I am working for a travel site, where i need to store the tourist spots which tourists traveled to. I need the spots to be unique in the locations table so that i can know the popularity of a particular spot etc.
I will also need also need all countries, states, cities stored with me because i cannot depend on user input.
The database is MySQL.
Seeing the data sets available for such locations i see there is a problem of nesting of cities across countries which may use provinces, states, counties etc.
So, my question is how to design the schema so that i can store all the locations.
I was thinking about having tables for countries, states, cities, and spots.
the spots table will contain spot_name, cityId, stateId, countryId, and some fields to have longitude and latitude bounds.
This way i can identify same spots by their geopositions.

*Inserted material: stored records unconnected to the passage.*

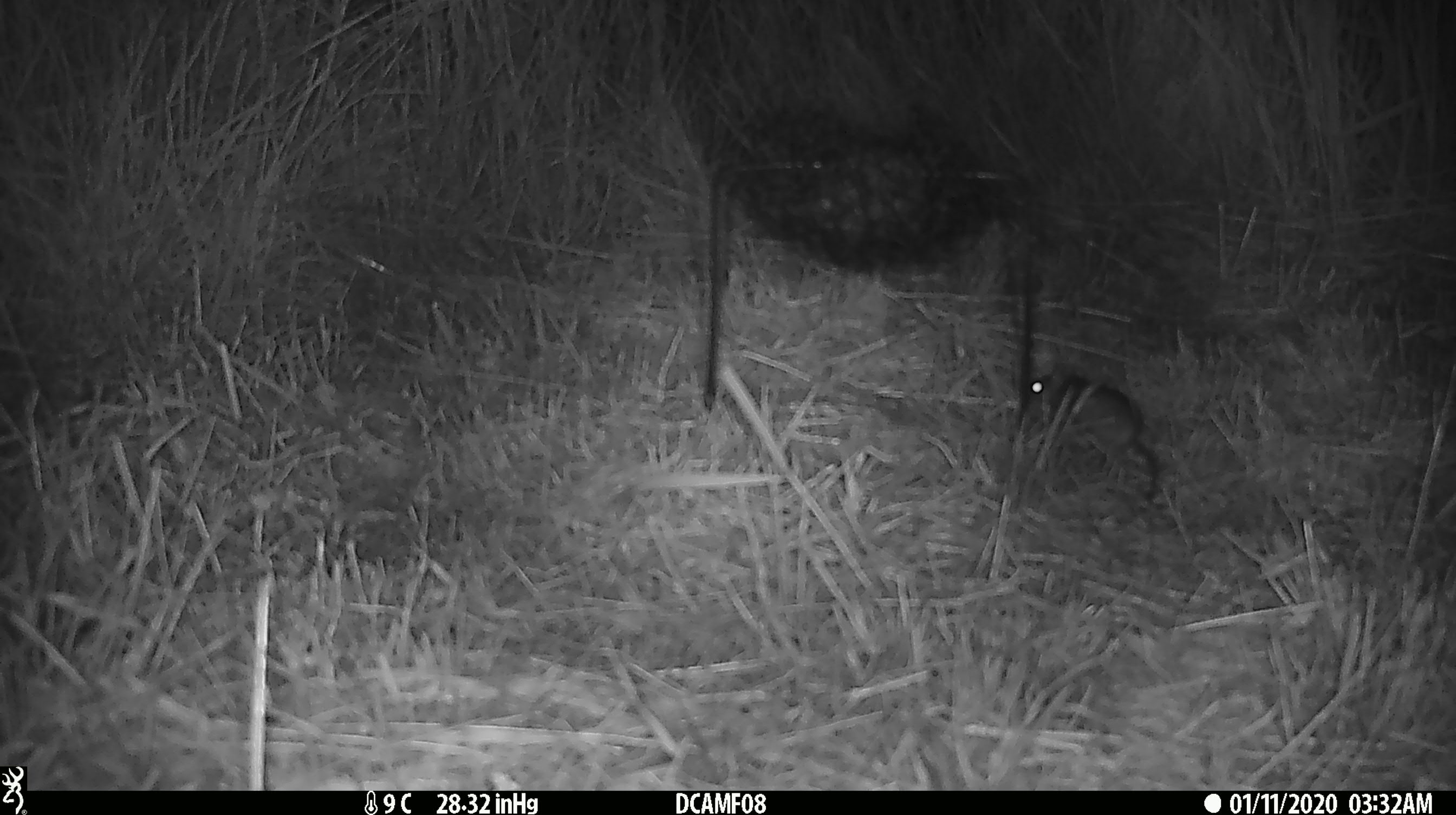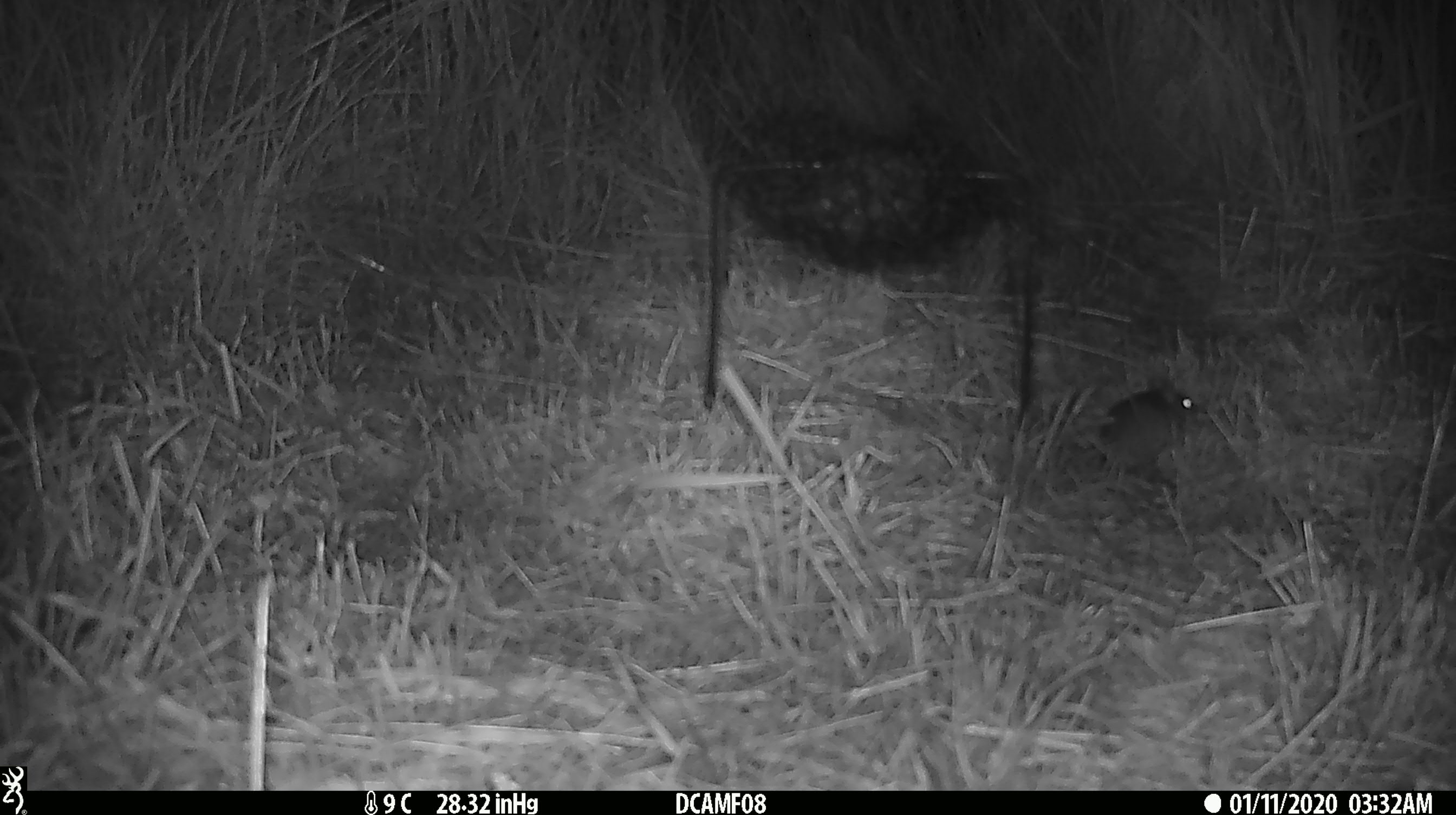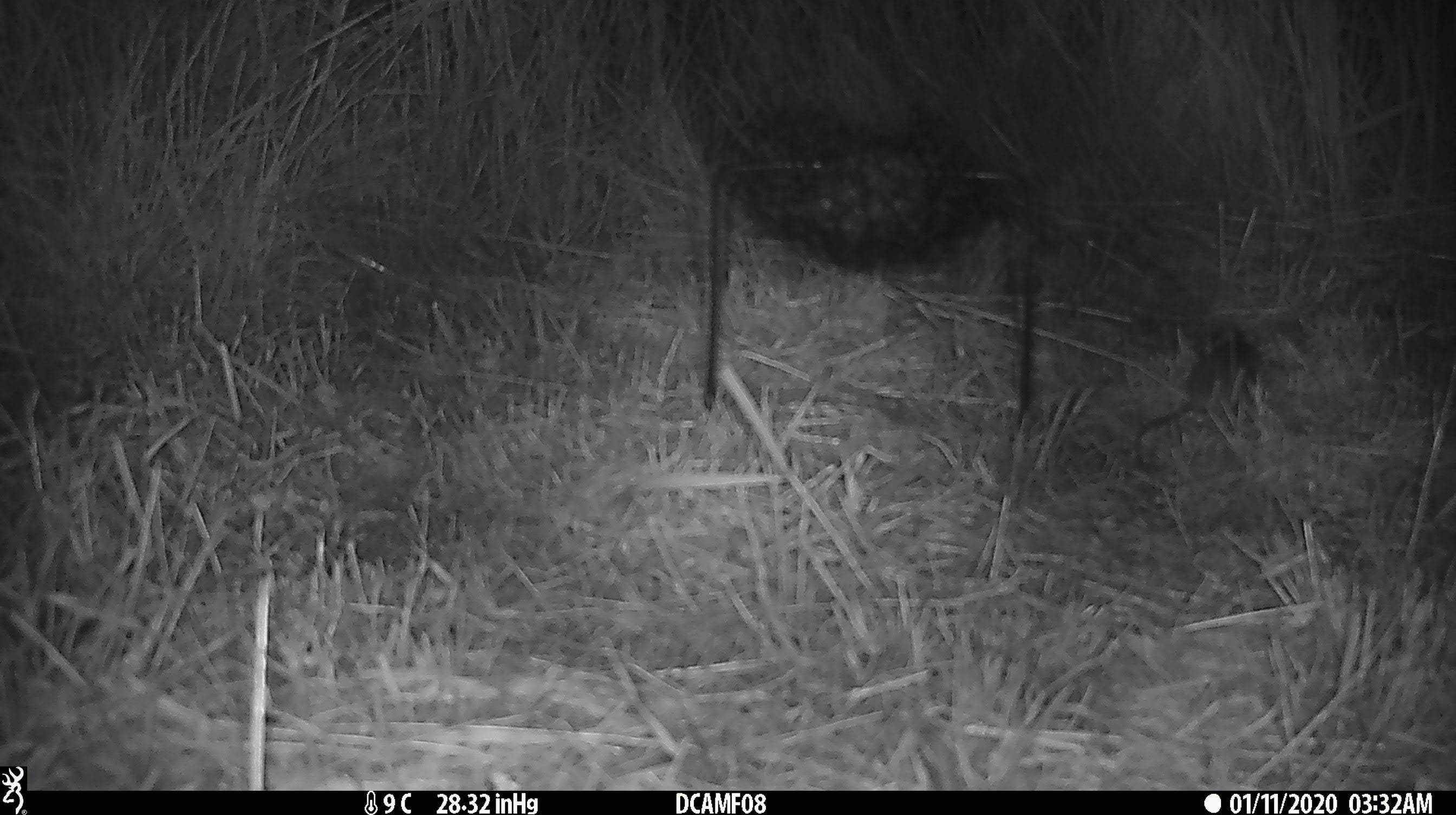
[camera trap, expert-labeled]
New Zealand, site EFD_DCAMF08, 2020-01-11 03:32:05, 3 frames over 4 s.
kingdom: Animalia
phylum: Chordata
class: Mammalia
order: Rodentia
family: Muridae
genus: Mus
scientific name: Mus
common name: mouse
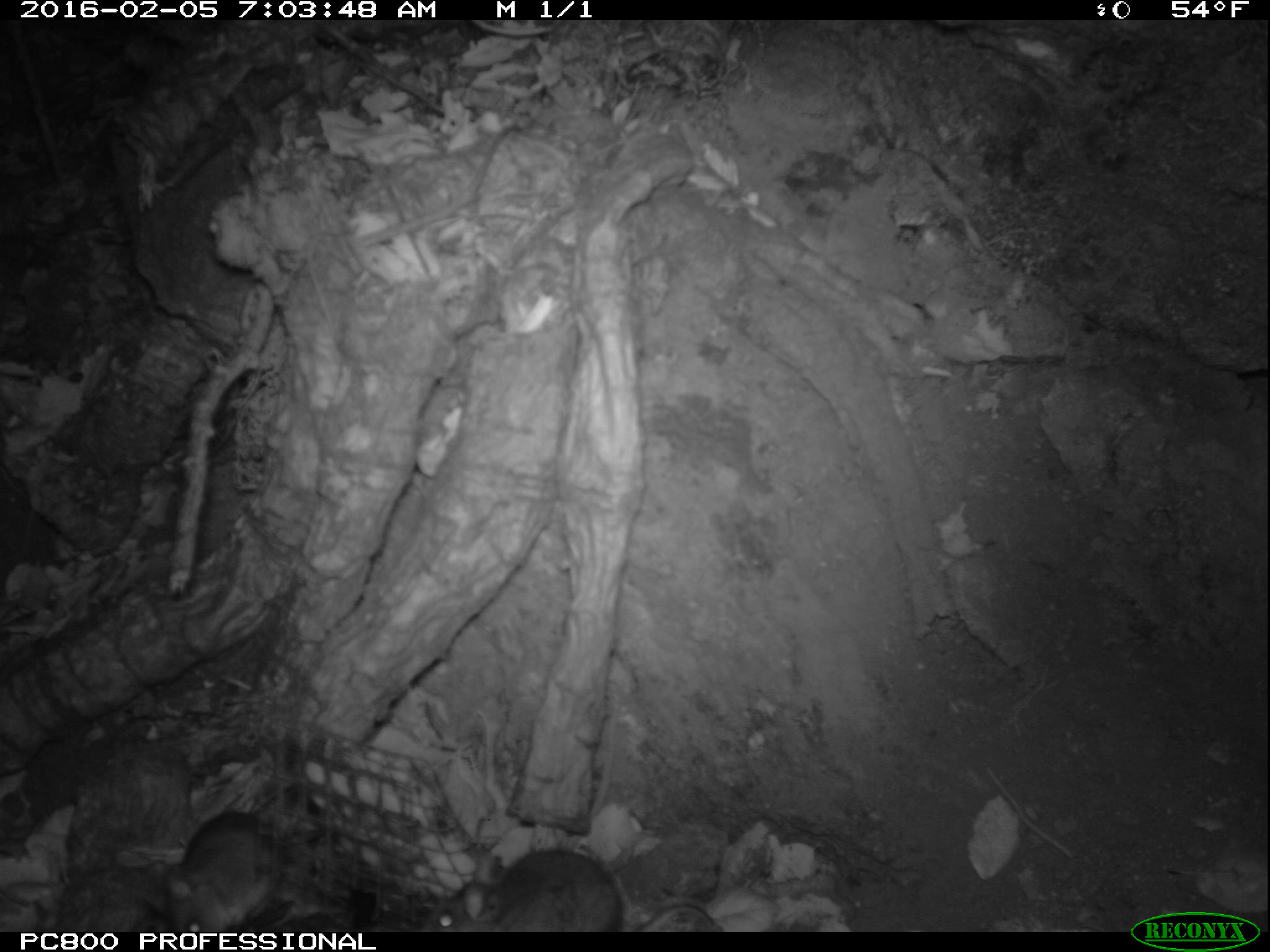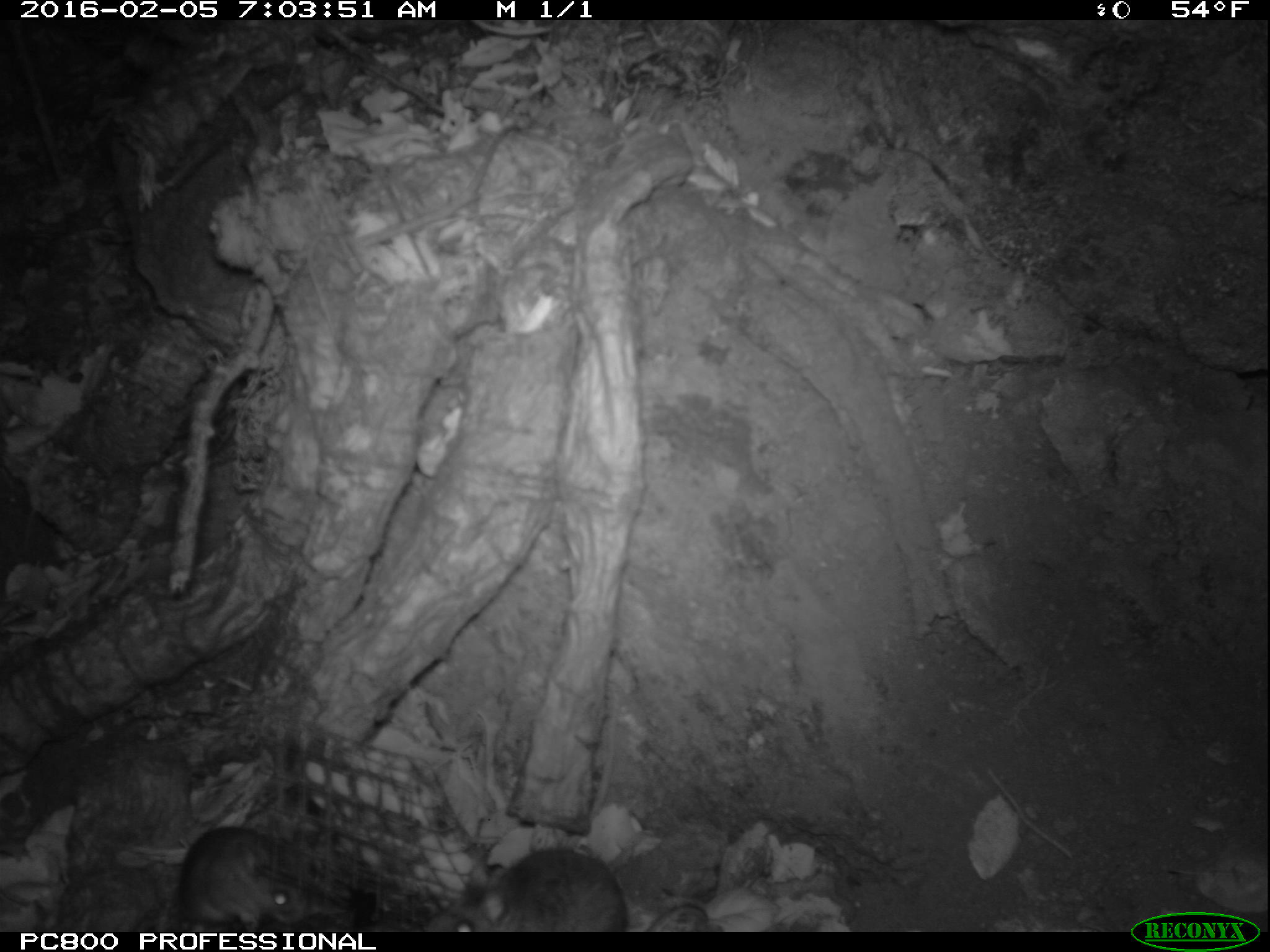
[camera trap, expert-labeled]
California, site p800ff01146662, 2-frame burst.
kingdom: Animalia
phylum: Chordata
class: Mammalia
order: Rodentia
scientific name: Rodentia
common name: rodent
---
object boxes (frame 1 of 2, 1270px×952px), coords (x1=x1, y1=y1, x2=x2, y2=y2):
rodent: (x1=420, y1=837, x2=727, y2=932); (x1=156, y1=808, x2=331, y2=933)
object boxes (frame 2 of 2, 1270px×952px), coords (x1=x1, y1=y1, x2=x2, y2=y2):
rodent: (x1=425, y1=848, x2=708, y2=932); (x1=136, y1=827, x2=309, y2=931)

But again, this solution won't work because of the states/provinces/counties etc. problem.
Can you please suggest how to build the schema and go about seeding it with correct data so that dependency on user input is minimum.
解决方案
you should use a geospatial database as then you can store your locations like countries and states as spatial entities and so can determine the nesting correctly.
If you can't use one you can simulate geospatial positions using strings in a normal table by dividing the world up into a grid, then subdividing each square of the grid recursively.
For example divide the world into 9 squares, numbered 1-9 from top left to bottom right. Anything which is in these large squares has only a single digit reference. Then divide each square into 9 and anything which is at this level has a 2 digit reference. so 11 is the top left square and 99 is the bottom right square.
Repeat this process until you have the precision that you need. a single feature might have a reference 10 digits long 5624357899 but you would know that this would be inside any larger feature which is fewer digits which starts with the same string like 5624357. So your countries would have fewer digits because they are larger, but your individual locations would have more because they are smaller and more accurately located.
This will only give you a course approximation of location (and will be bad for long thin features) but might be suitable enough
The first grid will look like this:
______________________________
| | | |
| 1 | 2 | 3 |
| | | |
|_________|_________|_________|
| | | |
| 4 | 5 | 6 |
| | | |
|_________|_________|_________|
| | | |
| 7 | 8 | 9 |
| | | |
|_________|_________|_________|
The second round looks like this (only first square completed for simplicity):
______________________________
|11|12 |13| | |
|---------| 2 | 3 |
|14|15 |16| | |
|---------| | |
|17|18 |19| | |
|_________|_________|_________|
| | | |
| 4 | 5 | 6 |
| | | |
|_________|_________|_________|
| | | |
| 7 | 8 | 9 |
| | | |
|_________|_________|_________|
you repeat this process until you have fine enough approximation for your purposes.